| REQUIRED WORK |
Read through the material below and copy each line in which the word "States" occurs.

| TASK INPUT |

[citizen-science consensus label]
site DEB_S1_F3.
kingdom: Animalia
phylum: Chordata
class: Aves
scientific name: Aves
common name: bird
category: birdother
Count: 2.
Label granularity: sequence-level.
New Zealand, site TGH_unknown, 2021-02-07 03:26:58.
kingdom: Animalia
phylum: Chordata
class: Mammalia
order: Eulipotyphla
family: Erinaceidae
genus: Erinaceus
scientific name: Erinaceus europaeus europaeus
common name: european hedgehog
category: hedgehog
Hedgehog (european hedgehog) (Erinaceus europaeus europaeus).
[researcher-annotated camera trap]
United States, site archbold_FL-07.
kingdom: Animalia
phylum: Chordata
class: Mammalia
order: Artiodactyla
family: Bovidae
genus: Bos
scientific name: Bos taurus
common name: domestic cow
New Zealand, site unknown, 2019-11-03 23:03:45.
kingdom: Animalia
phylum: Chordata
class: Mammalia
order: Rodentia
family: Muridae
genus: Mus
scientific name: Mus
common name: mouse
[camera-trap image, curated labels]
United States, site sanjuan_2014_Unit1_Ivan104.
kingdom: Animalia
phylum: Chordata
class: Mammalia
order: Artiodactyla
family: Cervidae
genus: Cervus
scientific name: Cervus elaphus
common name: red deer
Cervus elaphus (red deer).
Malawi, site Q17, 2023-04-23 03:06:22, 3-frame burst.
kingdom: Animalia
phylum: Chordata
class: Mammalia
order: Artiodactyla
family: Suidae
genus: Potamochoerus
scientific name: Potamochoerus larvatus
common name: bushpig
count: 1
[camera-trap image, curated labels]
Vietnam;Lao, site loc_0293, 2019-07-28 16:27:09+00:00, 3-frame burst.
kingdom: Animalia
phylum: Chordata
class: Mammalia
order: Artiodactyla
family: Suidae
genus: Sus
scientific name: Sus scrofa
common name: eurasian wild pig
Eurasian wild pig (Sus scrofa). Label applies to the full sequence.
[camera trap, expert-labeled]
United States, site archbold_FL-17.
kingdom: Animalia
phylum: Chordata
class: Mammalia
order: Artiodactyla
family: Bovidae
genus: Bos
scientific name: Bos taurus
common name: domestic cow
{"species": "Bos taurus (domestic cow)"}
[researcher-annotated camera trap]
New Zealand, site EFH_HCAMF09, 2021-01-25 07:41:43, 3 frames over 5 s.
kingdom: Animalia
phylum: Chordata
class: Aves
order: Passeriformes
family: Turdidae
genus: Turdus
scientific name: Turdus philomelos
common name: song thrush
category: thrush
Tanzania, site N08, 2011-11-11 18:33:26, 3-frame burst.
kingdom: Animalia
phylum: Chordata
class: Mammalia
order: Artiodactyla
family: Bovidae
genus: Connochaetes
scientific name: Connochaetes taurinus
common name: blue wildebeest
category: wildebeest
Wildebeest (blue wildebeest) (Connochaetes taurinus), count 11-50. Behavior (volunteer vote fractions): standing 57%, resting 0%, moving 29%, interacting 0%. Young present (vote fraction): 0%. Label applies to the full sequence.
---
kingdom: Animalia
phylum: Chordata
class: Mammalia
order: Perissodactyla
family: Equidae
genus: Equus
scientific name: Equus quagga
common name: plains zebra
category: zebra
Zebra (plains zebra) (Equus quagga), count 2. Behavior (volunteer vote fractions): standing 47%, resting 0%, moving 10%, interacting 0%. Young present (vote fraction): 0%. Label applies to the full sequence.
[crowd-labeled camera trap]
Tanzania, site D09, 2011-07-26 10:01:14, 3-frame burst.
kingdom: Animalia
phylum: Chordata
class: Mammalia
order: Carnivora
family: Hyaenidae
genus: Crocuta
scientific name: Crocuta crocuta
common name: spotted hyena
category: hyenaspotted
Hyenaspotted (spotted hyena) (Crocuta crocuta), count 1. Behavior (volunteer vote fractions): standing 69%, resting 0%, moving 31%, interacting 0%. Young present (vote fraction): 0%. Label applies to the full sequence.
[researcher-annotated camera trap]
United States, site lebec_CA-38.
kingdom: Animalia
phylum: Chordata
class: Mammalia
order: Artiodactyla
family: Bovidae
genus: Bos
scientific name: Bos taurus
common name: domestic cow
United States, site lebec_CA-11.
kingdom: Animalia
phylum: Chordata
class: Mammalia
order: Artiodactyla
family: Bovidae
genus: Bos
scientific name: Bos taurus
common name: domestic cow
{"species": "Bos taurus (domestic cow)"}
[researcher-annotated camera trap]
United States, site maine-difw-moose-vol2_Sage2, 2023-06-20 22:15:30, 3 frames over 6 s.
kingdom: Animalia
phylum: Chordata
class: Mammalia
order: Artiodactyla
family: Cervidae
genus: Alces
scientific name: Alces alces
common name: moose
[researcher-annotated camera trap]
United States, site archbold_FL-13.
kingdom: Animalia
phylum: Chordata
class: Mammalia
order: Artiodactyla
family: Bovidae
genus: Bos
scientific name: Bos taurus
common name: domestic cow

| TASK ANSWER |
United States, site archbold_FL-07.
United States, site sanjuan_2014_Unit1_Ivan104.
United States, site archbold_FL-17.
United States, site lebec_CA-38.
United States, site lebec_CA-11.
United States, site maine-difw-moose-vol2_Sage2, 2023-06-20 22:15:30, 3 frames over 6 s.
United States, site archbold_FL-13.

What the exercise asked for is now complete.